Integrated evidence base and the role of social sciences
The seminar was opened by Miguel de Serpa Soares, Under-Secretary-General for Legal Affairs and United Nations Legal Counsel; Juliette Babb-Riley, Co-Chair of the Ad Hoc Working Group of the Whole of the General Assembly on the Regular Process and Deputy Permanent Representative of Barbados to UN; and Vladimir Ryabinin, Executive Secretary of the Intergovernmental Oceanographic Commission (IOC) of UNESCO. De Serpa Soares highlighted the challenges in making science understandable to public and decision makers. He and Babb-Riley pointed to the need to ensure that policy decisions are rooted in science and knowledge, as the World Ocean Assessment report reveals a negative trend in ocean ecosystems to address the declining ocean health worldwide. Ryabinin in his opening remarks stressed how the ocean can sustain impressive economy that worth the equivalent of 50 trillion USD in 2050, prioritizing integrated science-based ocean management. He stressed the importance of the inclusion of social sciences in the cycle of regular process of ocean assessment and in mainstreaming sustainability of the ocean.

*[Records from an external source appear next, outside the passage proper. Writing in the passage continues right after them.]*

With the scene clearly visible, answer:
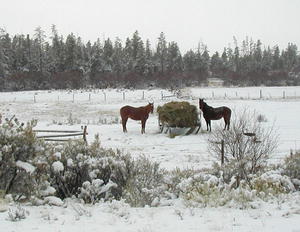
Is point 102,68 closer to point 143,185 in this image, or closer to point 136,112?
point 136,112

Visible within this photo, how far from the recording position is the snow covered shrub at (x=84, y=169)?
23.5ft

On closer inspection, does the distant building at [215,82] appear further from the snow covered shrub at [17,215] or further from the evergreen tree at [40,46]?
the snow covered shrub at [17,215]

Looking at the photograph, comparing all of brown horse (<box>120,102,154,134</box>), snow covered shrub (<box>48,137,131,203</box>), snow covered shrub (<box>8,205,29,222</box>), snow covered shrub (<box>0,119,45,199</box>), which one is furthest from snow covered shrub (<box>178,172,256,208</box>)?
brown horse (<box>120,102,154,134</box>)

These comments chime with the Hub’s tools and technology to support ecosystem mapping and sustainable fisheries, which have been developed across marine and social sciences. On that basis, Hub-led events for the World Oceans Week 2020 and the UN Nippon Fellow Alumni capacity-building programme in 2020 raised the following key points on what it means to integrate social sciences in ocean research:
- Certain forms of knowledge and technologies exert influence on people and policy-making in ocean governance.
- Research can reveal dominant ways of seeing and can help us recognise and learn from a broader range of voices and concerns.
- Alternative (including extra-legal) processes and creative methodologies can work to include intangible heritage and indigenous knowledge into policy- and decision-making spaces.
In addition, the Hub-led event also underscored the different contributions of different social sciences to the ocean science-policy interface, including:
- Political science reveals the complexity of decision-making and windows of opportunity through which changes necessary for equitable visions for sustainable ocean policy can be leveraged.
- Anthropological research can help produce sustainable oceans policies that reflect the lived realities of life in, on, and around the ocean.
- Economics can help link across social and ecological sciences to inform sustainable ocean policy.
- History can bridge multiple perspectives to inform inclusive and sustainable ocean policy that takes into account social and environmental justice so as to avoid reproducing or reinforcing inequalities of the past.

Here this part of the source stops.